** SOURCE EXTRACT **
Begin

Re: [RFC PATCH 02/41] perf: Support guest enter/exit interfaces

"Liang, Kan" <kan.liang@xxxxxxxxxxxxxxx> · Thu, 11 Apr 2024 15:53:29 -0400

On 2024-04-11 2:06 p.m., Sean Christopherson wrote:
> On Fri, Jan 26, 2024, Xiong Zhang wrote:
>> diff --git a/kernel/events/core.c b/kernel/events/core.c
>> index 683dc086ef10..59471eeec7e4 100644
>> --- a/kernel/events/core.c
>> +++ b/kernel/events/core.c
>> @@ -3803,6 +3803,8 @@ static inline void group_update_userpage(struct perf_event *group_event)
>>  		event_update_userpage(event);
>>  }
>>  
>> +static DEFINE_PER_CPU(bool, __perf_force_exclude_guest);
>> +
>>  static int merge_sched_in(struct perf_event *event, void *data)
>>  {
>>  	struct perf_event_context *ctx = event->ctx;
>> @@ -3814,6 +3816,14 @@ static int merge_sched_in(struct perf_event *event, void *data)
>>  	if (!event_filter_match(event))
>>  		return 0;
>>  
>> +	/*
>> +	 * The __perf_force_exclude_guest indicates entering the guest.
>> +	 * No events of the passthrough PMU should be scheduled.
>> +	 */
>> +	if (__this_cpu_read(__perf_force_exclude_guest) &&
>> +	    has_vpmu_passthrough_cap(event->pmu))
> 
> As mentioned in the previous reply, I think perf should WARN and reject any attempt
> to trigger a "passthrough" context switch if such a switch isn't supported by
> perf, not silently let it go through and then skip things later.

perf supports many PMUs. The core PMU is one of them. Only the core PMU
supports "passthrough", and will do the "passthrough" context switch if
there are active events.
For other PMUs, they should not be impacted. The "passthrough" context
switch should be transparent for there.

Here is to reject an existing host event in the schedule stage. If a
"passthrough" guest is running, perf should rejects any existing host
events of the "passthrough" supported PMU.

End

** DATASET EXTRACT **
Begin

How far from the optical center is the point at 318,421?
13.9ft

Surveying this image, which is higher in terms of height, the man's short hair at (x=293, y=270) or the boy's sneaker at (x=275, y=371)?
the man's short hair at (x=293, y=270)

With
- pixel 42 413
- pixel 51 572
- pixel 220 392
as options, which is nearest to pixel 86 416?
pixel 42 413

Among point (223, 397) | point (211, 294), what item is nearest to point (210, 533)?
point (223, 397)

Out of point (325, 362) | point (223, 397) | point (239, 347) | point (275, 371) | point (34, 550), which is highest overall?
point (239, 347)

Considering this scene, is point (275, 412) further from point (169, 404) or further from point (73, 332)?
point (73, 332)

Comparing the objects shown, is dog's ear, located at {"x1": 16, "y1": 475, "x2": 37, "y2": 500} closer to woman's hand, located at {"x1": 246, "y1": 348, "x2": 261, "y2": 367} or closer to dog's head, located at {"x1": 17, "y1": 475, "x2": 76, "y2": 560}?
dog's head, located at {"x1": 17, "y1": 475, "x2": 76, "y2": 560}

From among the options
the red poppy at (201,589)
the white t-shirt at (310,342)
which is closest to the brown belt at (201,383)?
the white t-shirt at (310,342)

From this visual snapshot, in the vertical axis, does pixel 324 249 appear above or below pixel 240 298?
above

End

** WHAT TO PRODUCE **
In the patch discussion, rewrite the paragraph beginning "perf supports many PMUs" as a short bulleted list that keeps its main facts.

** WORKED SOLUTION **
- perf supports many PMUs, including the core PMU.
- Only the core PMU supports "passthrough."
- The core PMU performs the "passthrough" context switch if there are active events.
- Other PMUs should not be affected, and the switch should be transparent to them.